* [TASK TO COMPLETE]:
Write out the passage from the text on closing a Facebook account, starting at "I'm sure she" and ending at "explaining why.".

* [DOCUMENT]:
****

If you've never been through it, here's what it boils down to:

\- "Cancel my account" link was hidden and relatively hard to find. (I guess
this one's normal)

\- You __have to __give a reason why you're quitting, out of a major radio-
button list that felt more like a survey.

\- No matter which choice you pick, you get some bogus argumentation on why
you shouldn't close your account. I bet some manager in the company is so
happy about how much this would reduce the number of possible cancelations.
I'm sure she even has some bogus data to back her claims up. To me, it felt
like an uber annoying phone sales representative who won't let you hang up the
phone even though you're clearly not interested in the product.

\- If you pick the field 'Other', you __have to __fill the text field
explaining why.

\- After all this, you have to enter your password and/or read a captcha (I
don't remember exactly)

\- It ends with Facebook telling you that your data is still there, ready and
waiting for _when you'll be back_. I don't remember the exact wording, but to
me, it came off as extremely smug.

****

* [PROVIDED RECORDS]:
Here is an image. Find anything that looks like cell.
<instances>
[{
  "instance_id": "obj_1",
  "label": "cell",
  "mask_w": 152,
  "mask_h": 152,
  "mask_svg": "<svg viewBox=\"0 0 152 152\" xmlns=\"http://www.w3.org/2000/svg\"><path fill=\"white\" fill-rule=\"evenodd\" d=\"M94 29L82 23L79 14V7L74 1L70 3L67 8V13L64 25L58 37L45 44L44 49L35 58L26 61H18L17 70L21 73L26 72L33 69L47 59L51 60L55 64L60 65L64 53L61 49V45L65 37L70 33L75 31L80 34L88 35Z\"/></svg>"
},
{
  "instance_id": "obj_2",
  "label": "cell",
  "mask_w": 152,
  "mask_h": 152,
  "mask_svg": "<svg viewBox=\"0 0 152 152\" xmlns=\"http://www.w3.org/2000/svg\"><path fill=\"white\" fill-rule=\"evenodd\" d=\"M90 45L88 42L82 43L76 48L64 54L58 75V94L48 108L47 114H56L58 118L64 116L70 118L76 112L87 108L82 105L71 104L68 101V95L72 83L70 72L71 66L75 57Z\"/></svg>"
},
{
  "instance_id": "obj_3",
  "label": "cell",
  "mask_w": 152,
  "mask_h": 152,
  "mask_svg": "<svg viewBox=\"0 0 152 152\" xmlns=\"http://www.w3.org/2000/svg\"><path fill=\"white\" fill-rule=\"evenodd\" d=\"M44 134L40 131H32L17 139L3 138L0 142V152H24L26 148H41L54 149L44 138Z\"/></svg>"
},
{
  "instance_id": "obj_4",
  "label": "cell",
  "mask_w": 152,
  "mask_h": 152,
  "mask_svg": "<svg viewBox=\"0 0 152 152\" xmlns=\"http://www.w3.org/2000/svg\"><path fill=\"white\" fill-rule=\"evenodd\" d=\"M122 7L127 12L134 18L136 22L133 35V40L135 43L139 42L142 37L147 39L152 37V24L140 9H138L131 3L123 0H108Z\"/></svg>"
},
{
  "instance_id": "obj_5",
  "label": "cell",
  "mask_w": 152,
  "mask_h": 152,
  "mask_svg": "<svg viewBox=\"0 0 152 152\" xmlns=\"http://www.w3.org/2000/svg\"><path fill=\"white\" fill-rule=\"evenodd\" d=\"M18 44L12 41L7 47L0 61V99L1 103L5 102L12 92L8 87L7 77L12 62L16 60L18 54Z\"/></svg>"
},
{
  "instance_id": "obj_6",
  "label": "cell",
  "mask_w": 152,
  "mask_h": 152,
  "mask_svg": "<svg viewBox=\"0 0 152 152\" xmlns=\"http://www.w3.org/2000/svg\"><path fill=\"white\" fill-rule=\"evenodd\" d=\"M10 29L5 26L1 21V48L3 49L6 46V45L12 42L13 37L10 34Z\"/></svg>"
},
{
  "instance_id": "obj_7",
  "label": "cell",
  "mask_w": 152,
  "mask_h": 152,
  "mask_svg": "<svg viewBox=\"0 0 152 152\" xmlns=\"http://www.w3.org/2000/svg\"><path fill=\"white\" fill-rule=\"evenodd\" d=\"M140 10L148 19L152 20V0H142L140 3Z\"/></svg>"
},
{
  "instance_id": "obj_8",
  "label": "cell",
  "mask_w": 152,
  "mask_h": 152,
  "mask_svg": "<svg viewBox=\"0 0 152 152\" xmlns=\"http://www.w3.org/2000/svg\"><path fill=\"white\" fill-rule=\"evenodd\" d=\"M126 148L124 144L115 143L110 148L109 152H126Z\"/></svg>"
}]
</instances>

****

* [RESULT OF THIS EXERCISE]:
I'm sure she even has some bogus data to back her claims up. To me, it felt
like an uber annoying phone sales representative who won't let you hang up the
phone even though you're clearly not interested in the product.

\- If you pick the field 'Other', you __have to __fill the text field
explaining why.